Environmentalists Take Issue With Interior Department's List of Achievements

By Juliet Eilperin
Washington Post Staff Writer
Thursday, January 1, 2009

As President Bush's tenure comes to a close, independent experts and administration insiders are delivering their assessments of his government's performance over the past eight years. Interior Secretary Dirk Kempthorne has posted his own verdict on his department's Web site, and the upshot is that he did great.

Under the heading "Bush Administration Accomplishments at the Department of the Interior," the agency lists 26 achievements it has made since 2001. Some of the policies and programs named have received bipartisan accolades, such as the National Park Centennial Initiative, which will add at least $1 billion to the park system's budget over the next decade, along with another $1 billion in federal matching money that must be paired with an equal amount in private donations.

But Interior also lists some of its most controversial policies, including its decision to list the polar bear under the Endangered Species Act while circumscribing the move's broader implications.

The fact sheet states: "After months of careful study and the development of new, cutting edge scientific techniques to properly identify, track and predict the effect of declining sea ice on polar bear populations worldwide, the Department proposed and then listed the polar bear as a threatened species under the Endangered Species Act. The Department further developed a Polar Bear action plan to help protect the bear."

But Kempthorne has emphasized repeatedly that this decision cannot lead to federal limits on greenhouse gas emissions, even though such emissions are fueling the warming that is shrinking the sea ice on which polar bears depend for survival.

In a news conference with reporters last month, Kempthorne said it is impossible to prove that greenhouse gas emissions from sources such as coal-fired power plants in the continental United States threaten the polar bear's survival.

"We do not believe the science is there to make the causal link between activities in the Lower 48 to the take of a polar bear," he said.

David Moulton, who directs climate policy and conservation funding for the Wilderness Society, an advocacy group, wrote in an e-mail that Kempthorne should not praise the department for its actions when it has not taken sufficient measures.

"The bear is threatened because its habitat is melting as a result of global warming. The secretary apparently has studied why he CAN'T help fight global warming on behalf of the polar bear, but he hasn't any suggestions about how he CAN," Moulton wrote, using capital letters for emphasis. "His 'Polar Bear action plan to help protect the bear' is a furry flight of fancy. He threw the bear a lifeline that was too short, and is now patting himself on the back for trying."

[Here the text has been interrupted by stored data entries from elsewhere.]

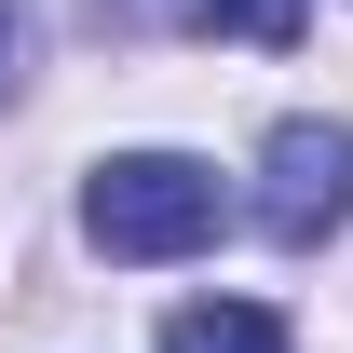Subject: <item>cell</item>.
I'll return each mask as SVG.
<instances>
[{
    "instance_id": "obj_1",
    "label": "cell",
    "mask_w": 353,
    "mask_h": 353,
    "mask_svg": "<svg viewBox=\"0 0 353 353\" xmlns=\"http://www.w3.org/2000/svg\"><path fill=\"white\" fill-rule=\"evenodd\" d=\"M82 231L95 259H190V245H218V176L190 150H123V163H95Z\"/></svg>"
},
{
    "instance_id": "obj_2",
    "label": "cell",
    "mask_w": 353,
    "mask_h": 353,
    "mask_svg": "<svg viewBox=\"0 0 353 353\" xmlns=\"http://www.w3.org/2000/svg\"><path fill=\"white\" fill-rule=\"evenodd\" d=\"M340 218H353V123H272V150H259V231L285 259H312Z\"/></svg>"
},
{
    "instance_id": "obj_3",
    "label": "cell",
    "mask_w": 353,
    "mask_h": 353,
    "mask_svg": "<svg viewBox=\"0 0 353 353\" xmlns=\"http://www.w3.org/2000/svg\"><path fill=\"white\" fill-rule=\"evenodd\" d=\"M163 353H285V312H259V299H176Z\"/></svg>"
},
{
    "instance_id": "obj_4",
    "label": "cell",
    "mask_w": 353,
    "mask_h": 353,
    "mask_svg": "<svg viewBox=\"0 0 353 353\" xmlns=\"http://www.w3.org/2000/svg\"><path fill=\"white\" fill-rule=\"evenodd\" d=\"M190 28H218V41H259V54H285L299 41V0H176Z\"/></svg>"
},
{
    "instance_id": "obj_5",
    "label": "cell",
    "mask_w": 353,
    "mask_h": 353,
    "mask_svg": "<svg viewBox=\"0 0 353 353\" xmlns=\"http://www.w3.org/2000/svg\"><path fill=\"white\" fill-rule=\"evenodd\" d=\"M14 68H28V28H14V0H0V95H14Z\"/></svg>"
}]
</instances>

The Interior Department did not respond to a request for comment on the list.

One of the accomplishments the list cites -- the creation of 15 national wildlife refuges -- did not sit well with Evan Hirsche, president of the National Wildlife Refuge Association. Hirsche noted that the refuge system has had to cut 300 jobs because of budget constraints, since the $434 million that refuges receive each year from the federal government falls at least $330 million short of what they need to operate.

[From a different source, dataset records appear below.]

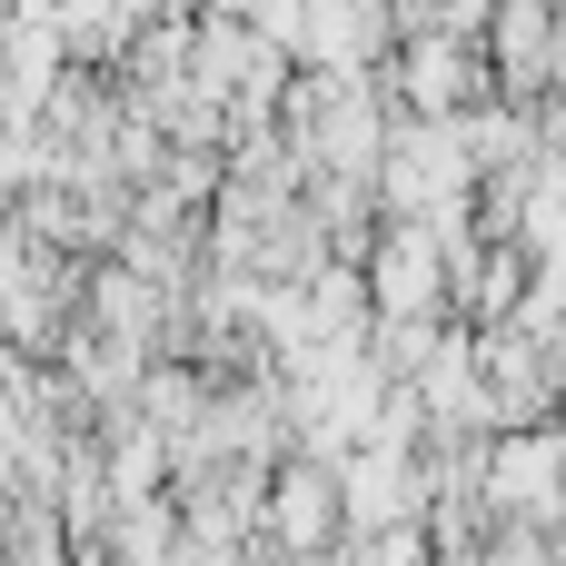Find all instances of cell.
<instances>
[{
	"instance_id": "obj_1",
	"label": "cell",
	"mask_w": 566,
	"mask_h": 566,
	"mask_svg": "<svg viewBox=\"0 0 566 566\" xmlns=\"http://www.w3.org/2000/svg\"><path fill=\"white\" fill-rule=\"evenodd\" d=\"M338 488H348V517H358V527H408V517H418V478H408L398 438H388L378 458H358Z\"/></svg>"
},
{
	"instance_id": "obj_2",
	"label": "cell",
	"mask_w": 566,
	"mask_h": 566,
	"mask_svg": "<svg viewBox=\"0 0 566 566\" xmlns=\"http://www.w3.org/2000/svg\"><path fill=\"white\" fill-rule=\"evenodd\" d=\"M557 478H566V448H557V438H527V448L488 458V488H497L507 507H537V517H557Z\"/></svg>"
},
{
	"instance_id": "obj_3",
	"label": "cell",
	"mask_w": 566,
	"mask_h": 566,
	"mask_svg": "<svg viewBox=\"0 0 566 566\" xmlns=\"http://www.w3.org/2000/svg\"><path fill=\"white\" fill-rule=\"evenodd\" d=\"M438 298V259H428V229H398L388 249H378V308H428Z\"/></svg>"
},
{
	"instance_id": "obj_4",
	"label": "cell",
	"mask_w": 566,
	"mask_h": 566,
	"mask_svg": "<svg viewBox=\"0 0 566 566\" xmlns=\"http://www.w3.org/2000/svg\"><path fill=\"white\" fill-rule=\"evenodd\" d=\"M328 517H348V488H328V478L289 468V478H279V537H289V547H318V537H328Z\"/></svg>"
}]
</instances>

"This has been eight years of lost opportunity in terms of acquiring sensitive habitat and creating new national wildlife refuges. The need has never been greater, yet land acquisition coffers have been starved and willing sellers turned away because of bureaucratic red tape," Hirsche said. "New refuges conserve wildlife, bolster property values and result in economic gains for communities. It's hard to understand why this administration has neglected such a winning proposition."

A few other achievements on Interior's list are likely to cheer environmentalists, such as the fact that since 2001 the department has issued more than 180 wind leases and 380 geothermal leases, which translates into more than 1,600 megawatts of renewable electricity capacity on public lands.

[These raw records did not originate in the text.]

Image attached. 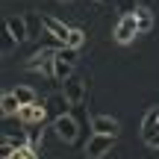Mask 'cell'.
Returning <instances> with one entry per match:
<instances>
[{
    "label": "cell",
    "mask_w": 159,
    "mask_h": 159,
    "mask_svg": "<svg viewBox=\"0 0 159 159\" xmlns=\"http://www.w3.org/2000/svg\"><path fill=\"white\" fill-rule=\"evenodd\" d=\"M59 3H68V0H59Z\"/></svg>",
    "instance_id": "24"
},
{
    "label": "cell",
    "mask_w": 159,
    "mask_h": 159,
    "mask_svg": "<svg viewBox=\"0 0 159 159\" xmlns=\"http://www.w3.org/2000/svg\"><path fill=\"white\" fill-rule=\"evenodd\" d=\"M156 109H159V106H156Z\"/></svg>",
    "instance_id": "26"
},
{
    "label": "cell",
    "mask_w": 159,
    "mask_h": 159,
    "mask_svg": "<svg viewBox=\"0 0 159 159\" xmlns=\"http://www.w3.org/2000/svg\"><path fill=\"white\" fill-rule=\"evenodd\" d=\"M139 21H136V12H124V15L115 21V30H112V39L115 44H130L133 39H139Z\"/></svg>",
    "instance_id": "1"
},
{
    "label": "cell",
    "mask_w": 159,
    "mask_h": 159,
    "mask_svg": "<svg viewBox=\"0 0 159 159\" xmlns=\"http://www.w3.org/2000/svg\"><path fill=\"white\" fill-rule=\"evenodd\" d=\"M12 159H39V150H33L30 144H24V148H15Z\"/></svg>",
    "instance_id": "19"
},
{
    "label": "cell",
    "mask_w": 159,
    "mask_h": 159,
    "mask_svg": "<svg viewBox=\"0 0 159 159\" xmlns=\"http://www.w3.org/2000/svg\"><path fill=\"white\" fill-rule=\"evenodd\" d=\"M44 33L50 35V41L65 44V41H68V35H71V27H68L65 21H59V18H53V15H44Z\"/></svg>",
    "instance_id": "7"
},
{
    "label": "cell",
    "mask_w": 159,
    "mask_h": 159,
    "mask_svg": "<svg viewBox=\"0 0 159 159\" xmlns=\"http://www.w3.org/2000/svg\"><path fill=\"white\" fill-rule=\"evenodd\" d=\"M50 124H53V133H56V139H59V142H65V144L80 142V133H83V130H80V124H77L74 112L59 115V118H53Z\"/></svg>",
    "instance_id": "2"
},
{
    "label": "cell",
    "mask_w": 159,
    "mask_h": 159,
    "mask_svg": "<svg viewBox=\"0 0 159 159\" xmlns=\"http://www.w3.org/2000/svg\"><path fill=\"white\" fill-rule=\"evenodd\" d=\"M115 139H118V136L91 133V136H89V142H85V156H89V159H100V156H106L109 150L115 148Z\"/></svg>",
    "instance_id": "4"
},
{
    "label": "cell",
    "mask_w": 159,
    "mask_h": 159,
    "mask_svg": "<svg viewBox=\"0 0 159 159\" xmlns=\"http://www.w3.org/2000/svg\"><path fill=\"white\" fill-rule=\"evenodd\" d=\"M85 44V33L80 27H71V35H68V41H65V47H74V50H80V47Z\"/></svg>",
    "instance_id": "18"
},
{
    "label": "cell",
    "mask_w": 159,
    "mask_h": 159,
    "mask_svg": "<svg viewBox=\"0 0 159 159\" xmlns=\"http://www.w3.org/2000/svg\"><path fill=\"white\" fill-rule=\"evenodd\" d=\"M6 30H9L18 41H27V39H30V30H27L24 15H9V18H6Z\"/></svg>",
    "instance_id": "10"
},
{
    "label": "cell",
    "mask_w": 159,
    "mask_h": 159,
    "mask_svg": "<svg viewBox=\"0 0 159 159\" xmlns=\"http://www.w3.org/2000/svg\"><path fill=\"white\" fill-rule=\"evenodd\" d=\"M24 127H27V124H24ZM24 127H21V130H6L0 142H9L12 148H24V144H30V130H24Z\"/></svg>",
    "instance_id": "13"
},
{
    "label": "cell",
    "mask_w": 159,
    "mask_h": 159,
    "mask_svg": "<svg viewBox=\"0 0 159 159\" xmlns=\"http://www.w3.org/2000/svg\"><path fill=\"white\" fill-rule=\"evenodd\" d=\"M97 3H100V0H97Z\"/></svg>",
    "instance_id": "25"
},
{
    "label": "cell",
    "mask_w": 159,
    "mask_h": 159,
    "mask_svg": "<svg viewBox=\"0 0 159 159\" xmlns=\"http://www.w3.org/2000/svg\"><path fill=\"white\" fill-rule=\"evenodd\" d=\"M139 6H142L139 0H121V9H124V12H136ZM124 12H121V15H124Z\"/></svg>",
    "instance_id": "23"
},
{
    "label": "cell",
    "mask_w": 159,
    "mask_h": 159,
    "mask_svg": "<svg viewBox=\"0 0 159 159\" xmlns=\"http://www.w3.org/2000/svg\"><path fill=\"white\" fill-rule=\"evenodd\" d=\"M44 106H47V115H50V121L53 118H59V115H68L71 112V100L65 97V91H56V94H50L44 100Z\"/></svg>",
    "instance_id": "8"
},
{
    "label": "cell",
    "mask_w": 159,
    "mask_h": 159,
    "mask_svg": "<svg viewBox=\"0 0 159 159\" xmlns=\"http://www.w3.org/2000/svg\"><path fill=\"white\" fill-rule=\"evenodd\" d=\"M30 148L41 153V133H39V130H30Z\"/></svg>",
    "instance_id": "22"
},
{
    "label": "cell",
    "mask_w": 159,
    "mask_h": 159,
    "mask_svg": "<svg viewBox=\"0 0 159 159\" xmlns=\"http://www.w3.org/2000/svg\"><path fill=\"white\" fill-rule=\"evenodd\" d=\"M91 133H106V136H118L121 124L112 115H91Z\"/></svg>",
    "instance_id": "9"
},
{
    "label": "cell",
    "mask_w": 159,
    "mask_h": 159,
    "mask_svg": "<svg viewBox=\"0 0 159 159\" xmlns=\"http://www.w3.org/2000/svg\"><path fill=\"white\" fill-rule=\"evenodd\" d=\"M53 59H56V50L41 47V50H35L33 56L24 62V68H27V71H35V74H44V77H53Z\"/></svg>",
    "instance_id": "3"
},
{
    "label": "cell",
    "mask_w": 159,
    "mask_h": 159,
    "mask_svg": "<svg viewBox=\"0 0 159 159\" xmlns=\"http://www.w3.org/2000/svg\"><path fill=\"white\" fill-rule=\"evenodd\" d=\"M12 91H15V97L21 100V106H30V103H35V100H39V97H35V91L30 89V85H15Z\"/></svg>",
    "instance_id": "16"
},
{
    "label": "cell",
    "mask_w": 159,
    "mask_h": 159,
    "mask_svg": "<svg viewBox=\"0 0 159 159\" xmlns=\"http://www.w3.org/2000/svg\"><path fill=\"white\" fill-rule=\"evenodd\" d=\"M0 112H3V118H15L18 112H21V100L15 97V91H3V97H0Z\"/></svg>",
    "instance_id": "12"
},
{
    "label": "cell",
    "mask_w": 159,
    "mask_h": 159,
    "mask_svg": "<svg viewBox=\"0 0 159 159\" xmlns=\"http://www.w3.org/2000/svg\"><path fill=\"white\" fill-rule=\"evenodd\" d=\"M15 44H21V41H18L15 35H12L9 30H6V35H3V56H9V53L15 50Z\"/></svg>",
    "instance_id": "21"
},
{
    "label": "cell",
    "mask_w": 159,
    "mask_h": 159,
    "mask_svg": "<svg viewBox=\"0 0 159 159\" xmlns=\"http://www.w3.org/2000/svg\"><path fill=\"white\" fill-rule=\"evenodd\" d=\"M18 118H21V124H27V127H39V124H44V121H50V115H47L44 103L35 100V103H30V106H21Z\"/></svg>",
    "instance_id": "5"
},
{
    "label": "cell",
    "mask_w": 159,
    "mask_h": 159,
    "mask_svg": "<svg viewBox=\"0 0 159 159\" xmlns=\"http://www.w3.org/2000/svg\"><path fill=\"white\" fill-rule=\"evenodd\" d=\"M156 124H159V109L153 106V109H148V112H144V118H142V136H148Z\"/></svg>",
    "instance_id": "17"
},
{
    "label": "cell",
    "mask_w": 159,
    "mask_h": 159,
    "mask_svg": "<svg viewBox=\"0 0 159 159\" xmlns=\"http://www.w3.org/2000/svg\"><path fill=\"white\" fill-rule=\"evenodd\" d=\"M142 139H144V144H148L150 150H159V124L148 133V136H142Z\"/></svg>",
    "instance_id": "20"
},
{
    "label": "cell",
    "mask_w": 159,
    "mask_h": 159,
    "mask_svg": "<svg viewBox=\"0 0 159 159\" xmlns=\"http://www.w3.org/2000/svg\"><path fill=\"white\" fill-rule=\"evenodd\" d=\"M24 21H27L30 39H39V35L44 33V15H39V12H27V15H24Z\"/></svg>",
    "instance_id": "14"
},
{
    "label": "cell",
    "mask_w": 159,
    "mask_h": 159,
    "mask_svg": "<svg viewBox=\"0 0 159 159\" xmlns=\"http://www.w3.org/2000/svg\"><path fill=\"white\" fill-rule=\"evenodd\" d=\"M62 91H65V97L71 100V106H77V103H83L85 100V91H89V85H85V80L74 74V77H68L62 83Z\"/></svg>",
    "instance_id": "6"
},
{
    "label": "cell",
    "mask_w": 159,
    "mask_h": 159,
    "mask_svg": "<svg viewBox=\"0 0 159 159\" xmlns=\"http://www.w3.org/2000/svg\"><path fill=\"white\" fill-rule=\"evenodd\" d=\"M136 21H139V30H142V33H150V30H153V12H150L148 6H139L136 9Z\"/></svg>",
    "instance_id": "15"
},
{
    "label": "cell",
    "mask_w": 159,
    "mask_h": 159,
    "mask_svg": "<svg viewBox=\"0 0 159 159\" xmlns=\"http://www.w3.org/2000/svg\"><path fill=\"white\" fill-rule=\"evenodd\" d=\"M68 77H74V62L56 53V59H53V80L56 83H65Z\"/></svg>",
    "instance_id": "11"
}]
</instances>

But this is likely to be outweighed by other items, such as the agency's authorization of six research, development and demonstration oil-shale projects. Several leading environmental groups -- along with President-elect Barack Obama's interior secretary designee, Ken Salazar, and the majority of Colorado's congressional delegation -- have decried the administration's push for commercial oil-shale development on the grounds that it could deplete scarce water resources and harm nearby habitat.

Of course, Salazar may have his own shot at publishing an Interior Department accomplishments list several years from now.